» **SHORT TASK 1**:
In the text on bear hunting in B.C., why is the 2007 statistic said to "put the lie to" the provincial government's description of grizzlies? Answer in one to three sentences.
» **SHORT TASK 2**:
Reproduce the passage of the text on bear hunting in B.C. from "British Columbia supports" to "Conservation and Culture.".
» **SHORT TASK 3**:
List the basic issues that the text on bear hunting in B.C. says the government has yet to address.

» **TEXT PROVIDED**:
•••

In 2007, 430 grizzlies were killed in B.C., 363 of them by sport hunters, making the year the highest rate of hunter-caused mortality of this iconic bear since records have been kept. This sad statistic puts the lie to the provincial government’s own description of grizzlies as perhaps the greatest symbol of the wilderness whose survival will be the greatest testimony to our environmental commitment.

British Columbia supports one of the greatest diversity of bears in the world. However, our government continues to treat bears as an expendable resource. The science behind the population estimates on which annual harvest rates are based is flawed and arguments in support of bear hunting are based on false assumptions about the economic importance of the hunt. And clearly, a growing number of people believe it is time to end the trophy hunt before these animals are pushed to the brink of extinction or extirpated as they have been elsewhere in the continent.

Why do we allow the bear hunt to continue? This is a question I have been asking the government of BC for a long time and have yet to be provided with an answer that addresses three basic issues: Economics, Conservation and Culture.

•••

» **DATASET CONTENT**:

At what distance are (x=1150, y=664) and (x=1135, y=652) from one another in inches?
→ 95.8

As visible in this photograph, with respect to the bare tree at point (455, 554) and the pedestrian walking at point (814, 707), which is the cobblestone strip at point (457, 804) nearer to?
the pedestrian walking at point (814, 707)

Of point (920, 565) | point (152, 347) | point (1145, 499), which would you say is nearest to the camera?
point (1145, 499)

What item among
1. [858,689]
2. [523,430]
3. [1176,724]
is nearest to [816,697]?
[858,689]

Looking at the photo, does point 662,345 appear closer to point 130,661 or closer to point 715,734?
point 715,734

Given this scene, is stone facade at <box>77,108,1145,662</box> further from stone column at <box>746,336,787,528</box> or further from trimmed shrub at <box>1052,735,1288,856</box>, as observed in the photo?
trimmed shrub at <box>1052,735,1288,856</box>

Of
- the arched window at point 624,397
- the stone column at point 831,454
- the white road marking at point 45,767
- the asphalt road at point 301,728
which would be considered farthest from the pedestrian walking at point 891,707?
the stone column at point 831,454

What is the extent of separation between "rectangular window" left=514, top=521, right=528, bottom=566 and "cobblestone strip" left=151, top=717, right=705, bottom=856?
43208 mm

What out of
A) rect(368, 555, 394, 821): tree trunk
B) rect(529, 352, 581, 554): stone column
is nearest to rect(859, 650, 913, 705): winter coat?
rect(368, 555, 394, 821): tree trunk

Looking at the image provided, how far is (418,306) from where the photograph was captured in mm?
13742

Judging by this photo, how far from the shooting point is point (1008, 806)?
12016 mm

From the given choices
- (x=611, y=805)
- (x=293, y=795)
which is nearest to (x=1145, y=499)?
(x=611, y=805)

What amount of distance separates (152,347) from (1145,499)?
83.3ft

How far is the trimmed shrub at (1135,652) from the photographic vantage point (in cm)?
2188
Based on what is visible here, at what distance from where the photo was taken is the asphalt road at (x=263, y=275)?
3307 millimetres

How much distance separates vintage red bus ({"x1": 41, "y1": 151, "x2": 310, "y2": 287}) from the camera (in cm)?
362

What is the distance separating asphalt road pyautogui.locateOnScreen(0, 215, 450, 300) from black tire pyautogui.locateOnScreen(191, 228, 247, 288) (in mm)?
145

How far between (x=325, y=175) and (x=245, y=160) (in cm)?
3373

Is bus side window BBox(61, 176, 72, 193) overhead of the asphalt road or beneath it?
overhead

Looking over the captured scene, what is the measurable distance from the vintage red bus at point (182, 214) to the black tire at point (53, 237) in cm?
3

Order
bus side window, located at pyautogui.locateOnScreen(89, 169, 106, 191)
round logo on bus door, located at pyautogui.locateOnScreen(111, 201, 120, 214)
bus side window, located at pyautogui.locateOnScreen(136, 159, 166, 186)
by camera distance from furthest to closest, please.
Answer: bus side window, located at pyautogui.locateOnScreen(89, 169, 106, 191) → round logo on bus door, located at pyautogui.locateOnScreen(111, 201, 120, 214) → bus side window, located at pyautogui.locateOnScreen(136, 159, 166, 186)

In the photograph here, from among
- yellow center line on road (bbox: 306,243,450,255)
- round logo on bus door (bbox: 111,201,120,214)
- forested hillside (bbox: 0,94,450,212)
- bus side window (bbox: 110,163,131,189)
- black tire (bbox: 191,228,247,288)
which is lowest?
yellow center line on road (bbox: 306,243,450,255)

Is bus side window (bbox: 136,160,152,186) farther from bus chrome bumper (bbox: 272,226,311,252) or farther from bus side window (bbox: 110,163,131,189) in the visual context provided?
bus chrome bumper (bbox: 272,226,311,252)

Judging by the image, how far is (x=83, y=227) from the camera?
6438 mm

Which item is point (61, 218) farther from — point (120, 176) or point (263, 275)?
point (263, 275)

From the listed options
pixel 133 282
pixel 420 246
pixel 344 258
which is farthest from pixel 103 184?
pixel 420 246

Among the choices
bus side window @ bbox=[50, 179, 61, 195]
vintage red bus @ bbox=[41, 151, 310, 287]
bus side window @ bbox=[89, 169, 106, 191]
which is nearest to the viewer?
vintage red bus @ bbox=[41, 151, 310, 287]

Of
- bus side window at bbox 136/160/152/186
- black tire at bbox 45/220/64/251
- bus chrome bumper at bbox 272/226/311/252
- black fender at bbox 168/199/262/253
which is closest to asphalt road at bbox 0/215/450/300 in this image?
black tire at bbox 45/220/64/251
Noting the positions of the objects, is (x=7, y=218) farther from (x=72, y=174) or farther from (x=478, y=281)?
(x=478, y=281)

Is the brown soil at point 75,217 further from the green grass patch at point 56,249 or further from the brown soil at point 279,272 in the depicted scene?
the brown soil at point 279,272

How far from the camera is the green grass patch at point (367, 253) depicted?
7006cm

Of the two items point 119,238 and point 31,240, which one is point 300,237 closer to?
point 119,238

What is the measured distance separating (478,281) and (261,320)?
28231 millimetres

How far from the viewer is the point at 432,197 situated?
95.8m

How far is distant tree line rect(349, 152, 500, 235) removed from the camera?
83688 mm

•••

» **FINAL RESULT 1**:
In 2007, 430 grizzlies were killed in B.C., 363 of them by sport hunters, the highest rate of hunter-caused mortality since records have been kept. That contradicts the government's own description of grizzlies as perhaps the greatest symbol of the wilderness, whose survival will be the greatest testimony to its environmental commitment.

» **FINAL RESULT 2**:
British Columbia supports one of the greatest diversity of bears in the world. However, our government continues to treat bears as an expendable resource. The science behind the population estimates on which annual harvest rates are based is flawed and arguments in support of bear hunting are based on false assumptions about the economic importance of the hunt. And clearly, a growing number of people believe it is time to end the trophy hunt before these animals are pushed to the brink of extinction or extirpated as they have been elsewhere in the continent.

Why do we allow the bear hunt to continue? This is a question I have been asking the government of BC for a long time and have yet to be provided with an answer that addresses three basic issues: Economics, Conservation and Culture.

» **FINAL RESULT 3**:
Economics, Conservation, Culture